> [ABOUT THIS TASK]:
All lines below are to be output exactly as they stand.

----

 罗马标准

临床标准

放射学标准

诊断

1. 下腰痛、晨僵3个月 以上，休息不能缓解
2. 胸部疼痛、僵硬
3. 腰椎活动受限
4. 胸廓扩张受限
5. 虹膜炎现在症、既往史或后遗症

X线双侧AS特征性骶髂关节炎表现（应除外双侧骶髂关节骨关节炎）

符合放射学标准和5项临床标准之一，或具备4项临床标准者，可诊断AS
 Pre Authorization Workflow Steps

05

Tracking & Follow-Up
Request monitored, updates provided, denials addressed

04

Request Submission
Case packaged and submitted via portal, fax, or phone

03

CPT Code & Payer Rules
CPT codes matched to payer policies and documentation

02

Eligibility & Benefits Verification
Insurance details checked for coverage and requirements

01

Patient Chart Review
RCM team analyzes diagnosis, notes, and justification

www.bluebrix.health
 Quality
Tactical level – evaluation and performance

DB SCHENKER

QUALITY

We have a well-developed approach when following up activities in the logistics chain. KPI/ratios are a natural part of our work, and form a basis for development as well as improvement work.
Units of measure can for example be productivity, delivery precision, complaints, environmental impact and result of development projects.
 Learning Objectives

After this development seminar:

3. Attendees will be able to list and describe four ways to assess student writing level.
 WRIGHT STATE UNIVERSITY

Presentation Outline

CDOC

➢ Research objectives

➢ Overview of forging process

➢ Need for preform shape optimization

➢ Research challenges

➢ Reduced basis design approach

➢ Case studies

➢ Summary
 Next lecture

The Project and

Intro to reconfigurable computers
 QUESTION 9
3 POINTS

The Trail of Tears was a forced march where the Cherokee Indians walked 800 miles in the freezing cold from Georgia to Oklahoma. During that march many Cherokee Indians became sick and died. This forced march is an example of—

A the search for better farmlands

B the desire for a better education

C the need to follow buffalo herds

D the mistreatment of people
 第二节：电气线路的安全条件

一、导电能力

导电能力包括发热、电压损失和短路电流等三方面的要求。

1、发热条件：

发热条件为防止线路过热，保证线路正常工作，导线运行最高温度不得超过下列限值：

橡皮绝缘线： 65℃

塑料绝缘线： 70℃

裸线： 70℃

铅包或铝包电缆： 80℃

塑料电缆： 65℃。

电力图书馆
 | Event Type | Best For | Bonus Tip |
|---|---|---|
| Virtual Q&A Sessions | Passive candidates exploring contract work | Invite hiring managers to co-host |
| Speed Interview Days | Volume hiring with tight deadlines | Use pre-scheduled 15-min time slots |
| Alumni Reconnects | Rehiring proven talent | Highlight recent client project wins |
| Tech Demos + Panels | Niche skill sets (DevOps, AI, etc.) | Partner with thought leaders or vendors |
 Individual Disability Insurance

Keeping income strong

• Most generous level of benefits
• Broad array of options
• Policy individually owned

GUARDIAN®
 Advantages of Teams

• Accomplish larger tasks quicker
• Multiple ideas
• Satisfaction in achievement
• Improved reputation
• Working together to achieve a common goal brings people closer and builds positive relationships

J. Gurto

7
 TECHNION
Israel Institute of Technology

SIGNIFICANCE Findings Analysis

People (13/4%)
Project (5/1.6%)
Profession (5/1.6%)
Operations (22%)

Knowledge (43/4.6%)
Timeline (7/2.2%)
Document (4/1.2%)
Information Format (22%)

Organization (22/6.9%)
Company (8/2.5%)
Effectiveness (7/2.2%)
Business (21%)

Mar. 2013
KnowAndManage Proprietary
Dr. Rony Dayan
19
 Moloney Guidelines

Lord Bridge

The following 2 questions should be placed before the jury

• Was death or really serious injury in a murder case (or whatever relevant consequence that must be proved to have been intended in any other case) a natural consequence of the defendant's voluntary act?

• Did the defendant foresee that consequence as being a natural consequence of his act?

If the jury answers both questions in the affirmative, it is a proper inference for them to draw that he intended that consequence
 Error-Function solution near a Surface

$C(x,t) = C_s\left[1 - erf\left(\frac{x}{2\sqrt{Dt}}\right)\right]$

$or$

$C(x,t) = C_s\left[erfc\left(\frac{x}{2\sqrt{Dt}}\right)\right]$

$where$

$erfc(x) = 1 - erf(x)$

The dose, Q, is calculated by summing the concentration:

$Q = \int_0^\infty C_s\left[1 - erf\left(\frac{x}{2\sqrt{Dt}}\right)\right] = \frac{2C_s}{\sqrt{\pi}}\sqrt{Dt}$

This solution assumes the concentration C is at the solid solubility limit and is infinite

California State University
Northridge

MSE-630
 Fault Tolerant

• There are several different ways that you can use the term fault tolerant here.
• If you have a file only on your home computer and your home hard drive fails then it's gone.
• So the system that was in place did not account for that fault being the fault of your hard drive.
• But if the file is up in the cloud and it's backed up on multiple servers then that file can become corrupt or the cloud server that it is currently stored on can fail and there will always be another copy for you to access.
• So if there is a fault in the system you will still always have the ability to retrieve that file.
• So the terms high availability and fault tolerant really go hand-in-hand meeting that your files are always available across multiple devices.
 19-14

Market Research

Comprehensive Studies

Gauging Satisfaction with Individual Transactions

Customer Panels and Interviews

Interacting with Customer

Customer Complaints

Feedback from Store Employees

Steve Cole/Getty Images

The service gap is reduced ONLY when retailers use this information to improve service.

----

> [REPLY TO THE EXERCISE]:
 罗马标准

临床标准

放射学标准

诊断

1. 下腰痛、晨僵3个月 以上，休息不能缓解
2. 胸部疼痛、僵硬
3. 腰椎活动受限
4. 胸廓扩张受限
5. 虹膜炎现在症、既往史或后遗症

X线双侧AS特征性骶髂关节炎表现（应除外双侧骶髂关节骨关节炎）

符合放射学标准和5项临床标准之一，或具备4项临床标准者，可诊断AS
 Pre Authorization Workflow Steps

05

Tracking & Follow-Up
Request monitored, updates provided, denials addressed

04

Request Submission
Case packaged and submitted via portal, fax, or phone

03

CPT Code & Payer Rules
CPT codes matched to payer policies and documentation

02

Eligibility & Benefits Verification
Insurance details checked for coverage and requirements

01

Patient Chart Review
RCM team analyzes diagnosis, notes, and justification

www.bluebrix.health
 Quality
Tactical level – evaluation and performance

DB SCHENKER

QUALITY

We have a well-developed approach when following up activities in the logistics chain. KPI/ratios are a natural part of our work, and form a basis for development as well as improvement work.
Units of measure can for example be productivity, delivery precision, complaints, environmental impact and result of development projects.
 Learning Objectives

After this development seminar:

3. Attendees will be able to list and describe four ways to assess student writing level.
 WRIGHT STATE UNIVERSITY

Presentation Outline

CDOC

➢ Research objectives

➢ Overview of forging process

➢ Need for preform shape optimization

➢ Research challenges

➢ Reduced basis design approach

➢ Case studies

➢ Summary
 Next lecture

The Project and

Intro to reconfigurable computers
 QUESTION 9
3 POINTS

The Trail of Tears was a forced march where the Cherokee Indians walked 800 miles in the freezing cold from Georgia to Oklahoma. During that march many Cherokee Indians became sick and died. This forced march is an example of—

A the search for better farmlands

B the desire for a better education

C the need to follow buffalo herds

D the mistreatment of people
 第二节：电气线路的安全条件

一、导电能力

导电能力包括发热、电压损失和短路电流等三方面的要求。

1、发热条件：

发热条件为防止线路过热，保证线路正常工作，导线运行最高温度不得超过下列限值：

橡皮绝缘线： 65℃

塑料绝缘线： 70℃

裸线： 70℃

铅包或铝包电缆： 80℃

塑料电缆： 65℃。

电力图书馆
 | Event Type | Best For | Bonus Tip |
|---|---|---|
| Virtual Q&A Sessions | Passive candidates exploring contract work | Invite hiring managers to co-host |
| Speed Interview Days | Volume hiring with tight deadlines | Use pre-scheduled 15-min time slots |
| Alumni Reconnects | Rehiring proven talent | Highlight recent client project wins |
| Tech Demos + Panels | Niche skill sets (DevOps, AI, etc.) | Partner with thought leaders or vendors |
 Individual Disability Insurance

Keeping income strong

• Most generous level of benefits
• Broad array of options
• Policy individually owned

GUARDIAN®
 Advantages of Teams

• Accomplish larger tasks quicker
• Multiple ideas
• Satisfaction in achievement
• Improved reputation
• Working together to achieve a common goal brings people closer and builds positive relationships

J. Gurto

7
 TECHNION
Israel Institute of Technology

SIGNIFICANCE Findings Analysis

People (13/4%)
Project (5/1.6%)
Profession (5/1.6%)
Operations (22%)

Knowledge (43/4.6%)
Timeline (7/2.2%)
Document (4/1.2%)
Information Format (22%)

Organization (22/6.9%)
Company (8/2.5%)
Effectiveness (7/2.2%)
Business (21%)

Mar. 2013
KnowAndManage Proprietary
Dr. Rony Dayan
19
 Moloney Guidelines

Lord Bridge

The following 2 questions should be placed before the jury

• Was death or really serious injury in a murder case (or whatever relevant consequence that must be proved to have been intended in any other case) a natural consequence of the defendant's voluntary act?

• Did the defendant foresee that consequence as being a natural consequence of his act?

If the jury answers both questions in the affirmative, it is a proper inference for them to draw that he intended that consequence
 Error-Function solution near a Surface

$C(x,t) = C_s\left[1 - erf\left(\frac{x}{2\sqrt{Dt}}\right)\right]$

$or$

$C(x,t) = C_s\left[erfc\left(\frac{x}{2\sqrt{Dt}}\right)\right]$

$where$

$erfc(x) = 1 - erf(x)$

The dose, Q, is calculated by summing the concentration:

$Q = \int_0^\infty C_s\left[1 - erf\left(\frac{x}{2\sqrt{Dt}}\right)\right] = \frac{2C_s}{\sqrt{\pi}}\sqrt{Dt}$

This solution assumes the concentration C is at the solid solubility limit and is infinite

California State University
Northridge

MSE-630
 Fault Tolerant

• There are several different ways that you can use the term fault tolerant here.
• If you have a file only on your home computer and your home hard drive fails then it's gone.
• So the system that was in place did not account for that fault being the fault of your hard drive.
• But if the file is up in the cloud and it's backed up on multiple servers then that file can become corrupt or the cloud server that it is currently stored on can fail and there will always be another copy for you to access.
• So if there is a fault in the system you will still always have the ability to retrieve that file.
• So the terms high availability and fault tolerant really go hand-in-hand meeting that your files are always available across multiple devices.
 19-14

Market Research

Comprehensive Studies

Gauging Satisfaction with Individual Transactions

Customer Panels and Interviews

Interacting with Customer

Customer Complaints

Feedback from Store Employees

Steve Cole/Getty Images

The service gap is reduced ONLY when retailers use this information to improve service.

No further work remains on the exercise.